Problems and tasks
1. From the PackYak project description, pull out the passage that begins at the words "pip install packyak" and stops after "a Data Lakehouse.", copying it word for word.
2. Continue the PackYak project description from the point where it stops.

____ Quoted passage

Infrastructure for AI applications and machine learning pipelines

These details have not been verified by PyPI

Project description

PackYak

[!NOTE] Still in active development.

PackYak

PackYak is an open source platform for building versioned Data Lakehouses in AWS with Python and the AWS CDK.

With one CLI command and an AWS account, you can spin up a world class Data Platform in your own AWS account with Git versioning of Data, SageMaker Domains, Spark Clusters, Streamlit Sites and more.

Maintain your Data Lake just like you do your code - with git! Leverage branches, tags and commits to version your table schemas and data. Provide a consistent view of the data for consumers, enable rapid experimentation and roll back mistakes with ease.

Development of ETL or ML training jobs is made easy with the yak CLI. Easily set up remote sessions on your Spark, Ray or Dask clusters to enjoy the power of cloud computing without giving up the experience of your local IDE.

How it Works

PackYak combines modern Software Development, Cloud Engineering and Data Engineering practices into one Python framework:

Git-like versioning of Data Tables with Project Nessie - no more worrying about the version of data, simply use branches, tags and commits to freeze data or roll back mistakes.
Software-defined Assets (as seen in Dagster) - think of your data pipelines in terms of the data it produces. Greatly simplify how data is produced, modified over time and backfilled in the event of errors.
Infrastructure-as-Code (AWS CDK and Pulumi) - deploy in minutes and manage it all yourself with minimal effort.
Apache Spark - write your ETL as simple python processes that are then scaled automatically over a managed AWS EMR Spark Cluster.
Streamlit - build Streamlit applications that integrate the Data Lakehouse and Apache Spark to provide interactive reports and exploratory tools over the versioned data lake.

Get Started

Install Docker

If you haven't already, install Docker.

Install Python Poetry & Plugins

# Install the Python Poetry CLI
curl -sSL https://install.python-poetry.org | python3 -

# Add the export plugin to generate narrow requirements.txt
poetry self add poetry-plugin-export

Install the `packyak` CLI:

pip install packyak

Create a new Project

packyak new my-project
cd ./my-project

Deploy to AWS

poetry run cdk deploy

Git-like Data Catalog (Project Nessie)

PackYak comes with a Construct for hosting a Project Nessie catalog that supports Git-like versioning of the tables in a Data Lakehouse.

________
____ Extracted records

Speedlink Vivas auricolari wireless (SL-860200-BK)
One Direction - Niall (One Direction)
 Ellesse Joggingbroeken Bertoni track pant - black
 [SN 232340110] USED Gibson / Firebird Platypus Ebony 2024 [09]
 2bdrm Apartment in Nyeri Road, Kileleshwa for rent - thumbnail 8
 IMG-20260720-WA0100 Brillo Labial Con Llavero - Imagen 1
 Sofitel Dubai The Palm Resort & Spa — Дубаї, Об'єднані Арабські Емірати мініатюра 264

________

Answers to the problems
1.
pip install packyak

Create a new Project

packyak new my-project
cd ./my-project

Deploy to AWS

poetry run cdk deploy

Git-like Data Catalog (Project Nessie)

PackYak comes with a Construct for hosting a Project Nessie catalog that supports Git-like versioning of the tables in a Data Lakehouse.

2.
It deploys with an AWS DynamoDB Versioned store and an API hosted in AWS Lambda or AWS ECS. The Nessie Server is stateless and can be scaled easily with minimal-to-zero operational overhead.

Create a `NessieDynamoDBVersionStore`

from packyak.aws_cdk import DynamoDBNessieVersionStore

versionStore = DynamoDBNessieVersionStore(
  scope=stack,
  id="VersionStore",
  versionStoreName="my-version-store",
)

Create a Bucket to store Data Tables (e.g. Parquet files). This will store the "Repository"'s data.

myRepoBucket = Bucket(
  scope=stack,
  id="MyCatalogBucket",
)

Create the Nessie Catalog Service

# hosted on AWS ECS
myCatalog = NessieECSCatalog(
  scope=stack,
  id="MyCatalog",
  vpc=vpc,
  warehouseBucket=myRepoBucket,
  catalogName=lakeHouseName,
  versionStore=versionStore,
)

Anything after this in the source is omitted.